[Available records]

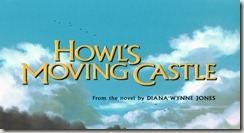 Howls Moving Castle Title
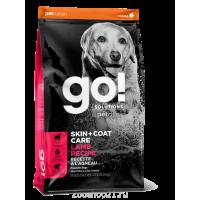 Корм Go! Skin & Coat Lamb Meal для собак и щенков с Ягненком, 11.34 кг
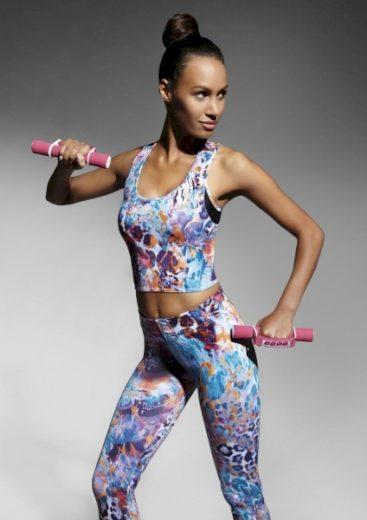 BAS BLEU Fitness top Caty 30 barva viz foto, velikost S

[/Available records]
[Available records]

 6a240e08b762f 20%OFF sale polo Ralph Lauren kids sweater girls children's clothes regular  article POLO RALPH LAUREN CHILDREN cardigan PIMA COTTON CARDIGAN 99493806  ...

[/Available records]

Transcribe, from the material above, the stretch starting at the line with "Howls Moving Castle Title" and ending at the line with "BAS BLEU Fitness", both included, exactly. Do not carry over pictures.

■ **Written response**:
 Howls Moving Castle Title
 Корм Go! Skin & Coat Lamb Meal для собак и щенков с Ягненком, 11.34 кг
 BAS BLEU Fitness top Caty 30 barva viz foto, velikost S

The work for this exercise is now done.